The Arch is 630 feet tall, making it the tallest man-made monument in the nation. The Arch is located in the district of State Rep. Rasheen Aldridge (D-St. Louis).
“I think it’s so cool how our youth in the state of Missouri was able to say they wanted to see something like this happen. And the Representative (Dale Wright) filed it, and like he said, it’s one hurdle away to actually becoming law,” says Aldridge.
Wright, a conservative Republican, and Aldridge, a progressive Democrat, have teamed up on the bill. Representative Aldridge praises Wright for filing the bill, and says it’s helping to bridge the urban-rural divide at the Capitol.

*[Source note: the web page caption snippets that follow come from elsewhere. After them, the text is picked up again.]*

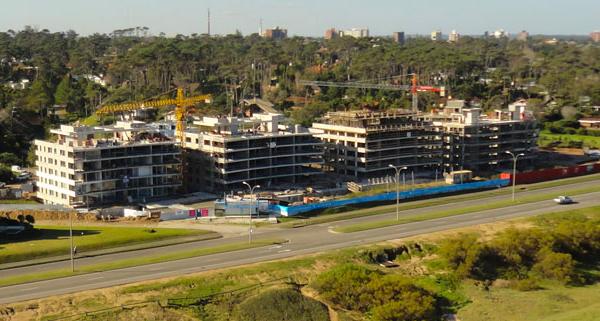 Vista aérea de la construcción de Edificio Lumiere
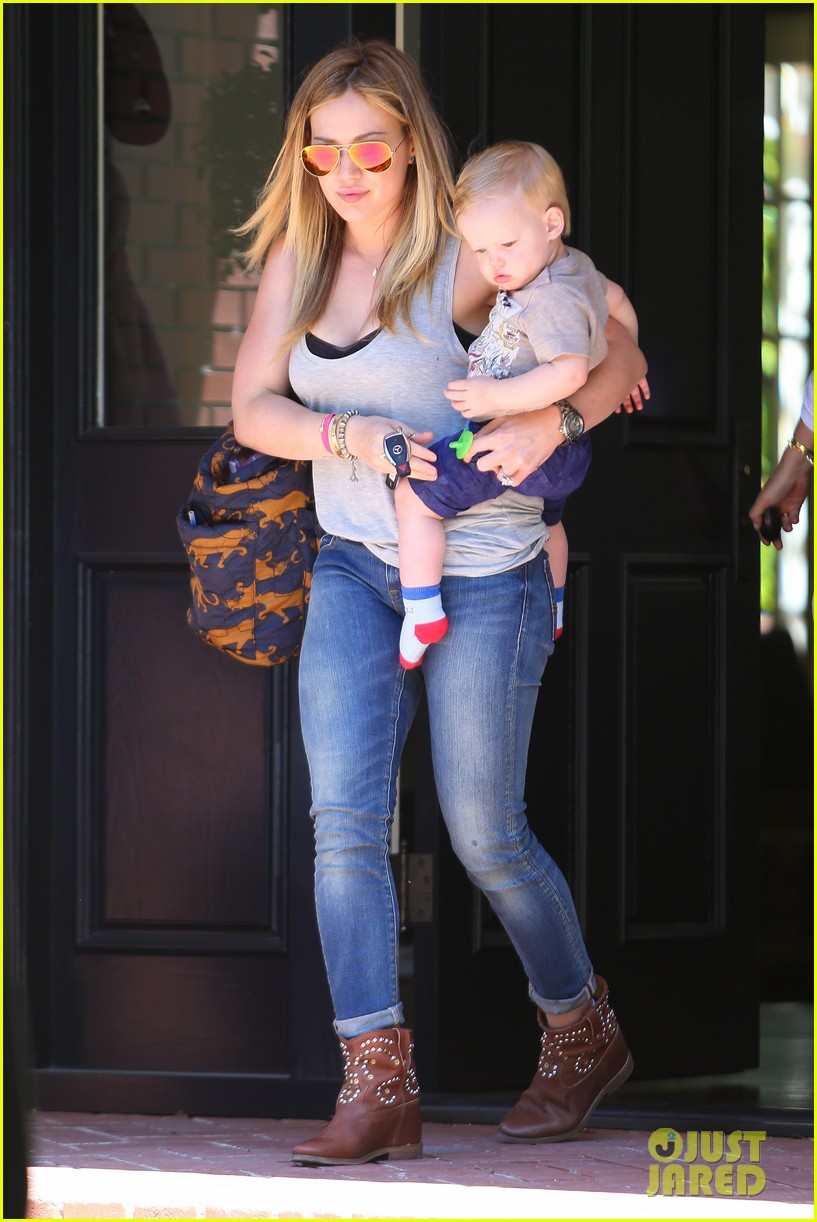 hilary duff sunny afternoons with baby luca 242853591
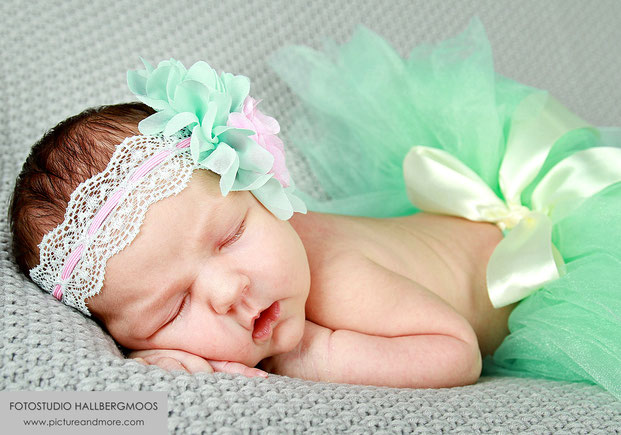 Newbornshooting - Fotostudio Hallbergmoos Iris Besemer www.pictureandmore.com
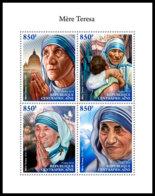 CENTRAL AFRICA 2018 **MNH Mother Teresa Mutter Teresa Mere Teresa M/S - OFFICIAL ISSUE - DH1845 - Mère Teresa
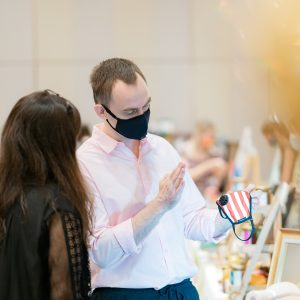 Do you really know how to choose your mask? Don't you want one which protect you from COVID and from the pollution? At the Hope Fair, we have specialists to answer your questions and give you the best advice.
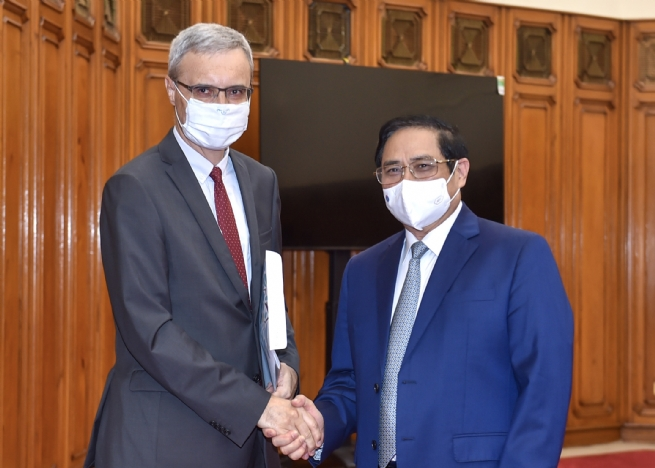 Thủ tướng đề nghị Pháp tăng cường hỗ trợ Việt Nam về vaccine, nâng cao năng lực y tế và phát triển công nghiệp dược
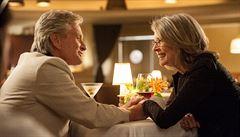 V kinech: Dárce Jeff Bridges kontra komediální duo Douglas - Keatonová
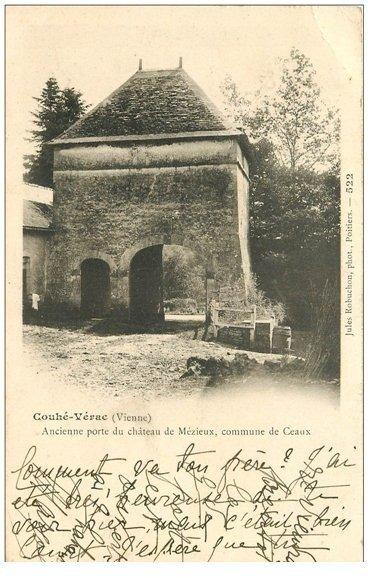 carte postale ancienne 86 COUHE VERAC. Porte du Château de Mézieux 1902 Commune de Ceaux
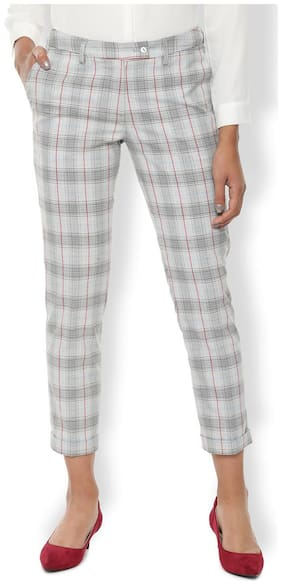 Women Checked Regular Trousers ,Pack Of Pack of 1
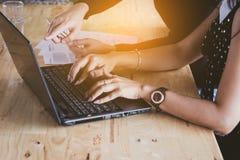 Azja biznesowe kobiety pracuje wraz z harmonią w biurze zdjęcia stock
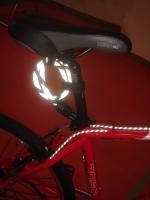 反光+感光雷射号码锁 / 反光+夜光煞车、变速线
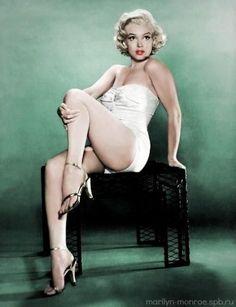 pinup girl, Marilyn <3<3<3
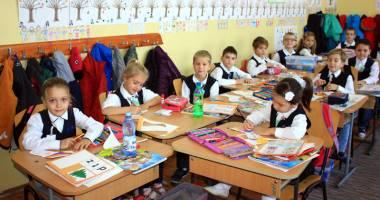 Înscrieri cu strigături la clasa pregătitoare. Părinții fac presiuni pentru anumite învățătoare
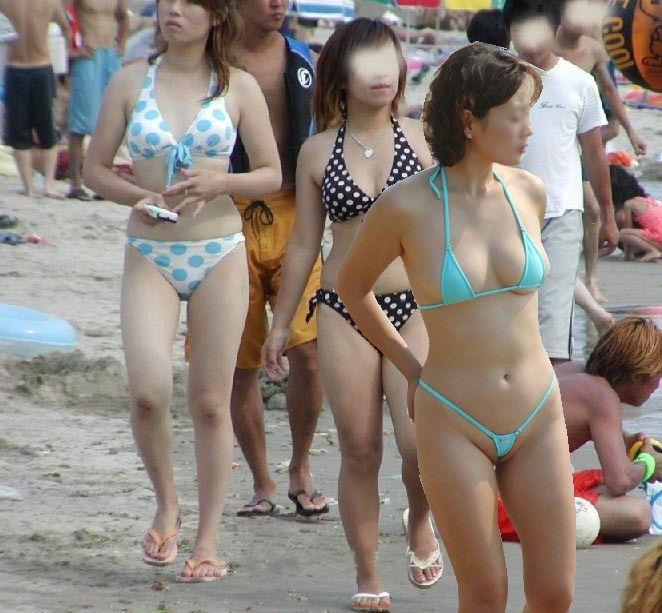 【おっぱい】ビーチで面積狭すぎるビキニを着て露出狂状態になっちゃってる極小ビキニのおっぱい画像集【80枚】 44
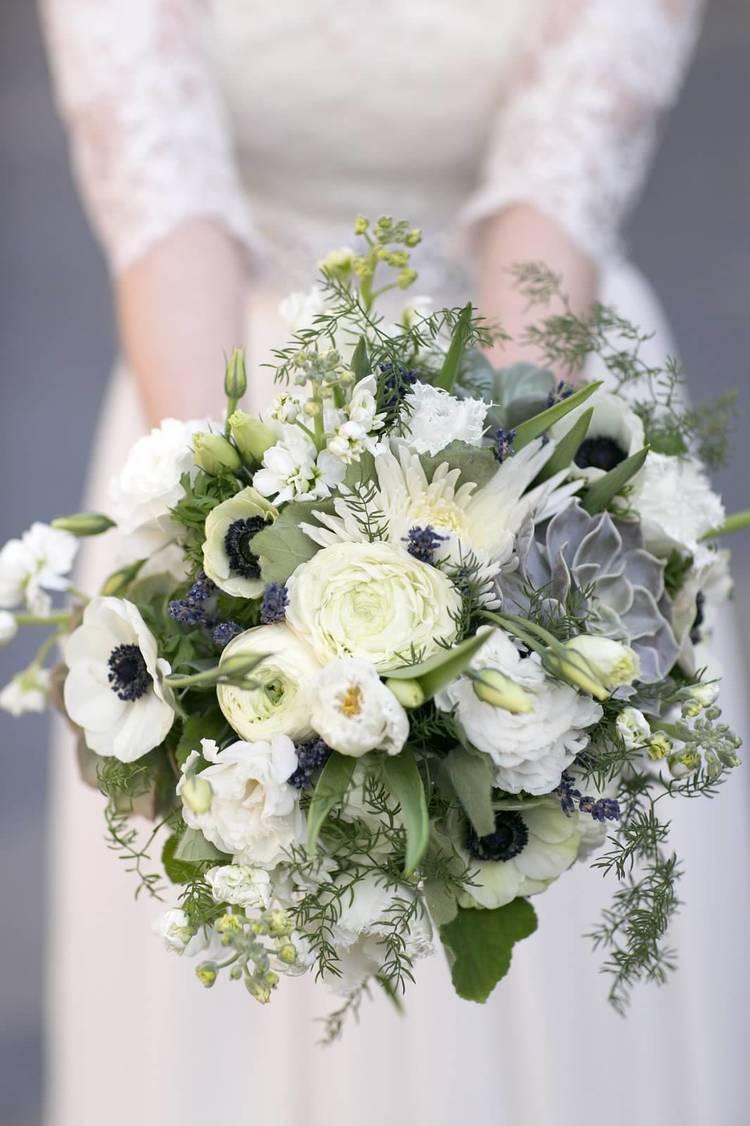 mimosa floral design studio flowers brooklyn ny weddingwire. Black Bedroom Furniture Sets. Home Design Ideas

“There’s just something about the Arch that has so much history that brings people to the Arch that want to see it. I think this is a really good bill, and it’s a good way to show just because the gentleman (Representative Wright) does not live in St. Louis City, that we can do positive stuff for other parts of the areas,” Aldridge says.

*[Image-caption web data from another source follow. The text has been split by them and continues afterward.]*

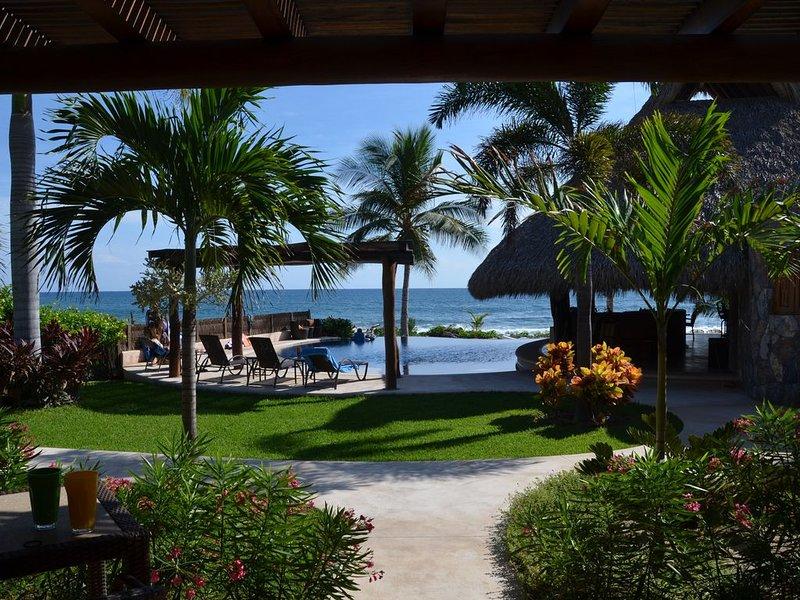 CASA MAYA-Private Beachfront Luxury-Surf, Solitude, Infinity....., holiday rental in Troncones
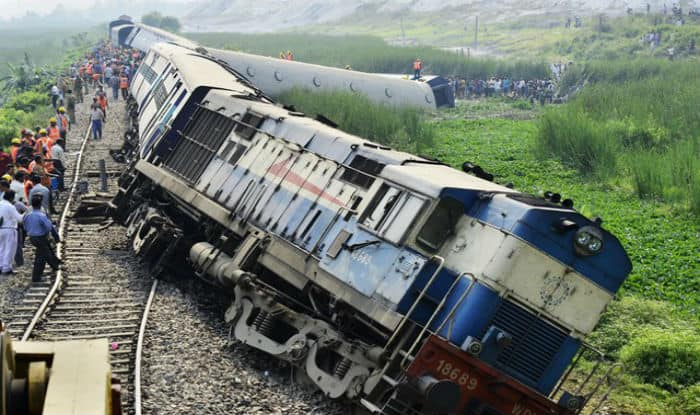 Railways, PNR, irctc availability, Railyatri, indian railways train status, Railway app, indian railways pnr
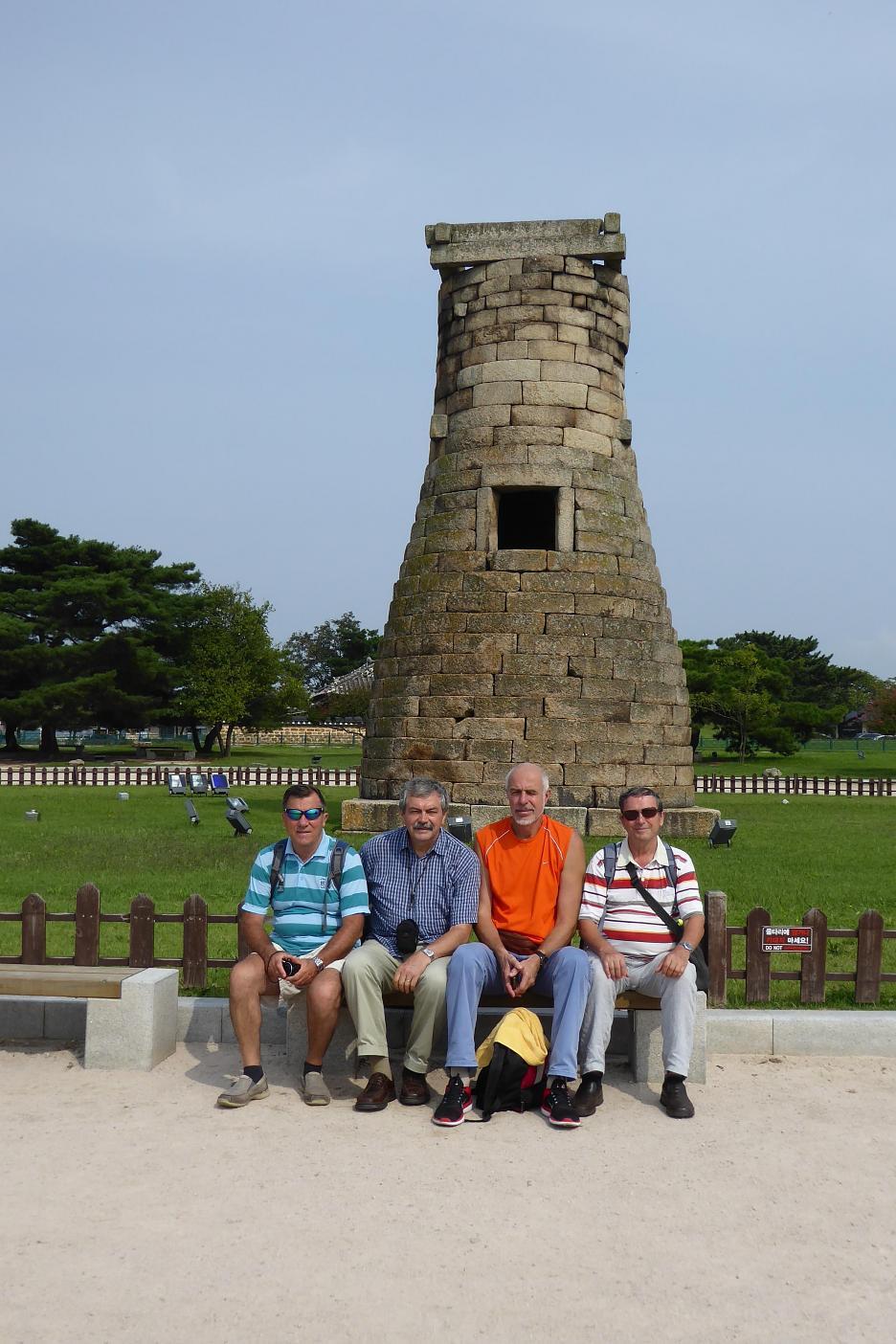 Cestovatelia pred najstarším astronomickým observatóriom na Ďalekom východe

The Arch, which was completed in 1965, is 43,000 tons. It’s taller than the Statue of Liberty and the Washington Monument. The Arch’s website notes that planning for the monument began in 1935, when then-President Franklin Roosevelt (D) designated property near the St. Louis riverfront to be developed as the Jefferson National Expansion Memorial. That is now known as Gateway Arch National Park.
The bill needs one more House vote by Friday at 6 p.m., before it would go to Governor Parson. Representative Wright believes the governor will sign the bill, and would like him to come to the Farmington school for the bill-signing ceremony. Wright says the students could also come to Jefferson City for a ceremony.
The Senate bill containing the Wright-Aldridge Arch language is Senate Bill 72, which is sponsored by State Sen. Karla Eslinger (R-Wasola).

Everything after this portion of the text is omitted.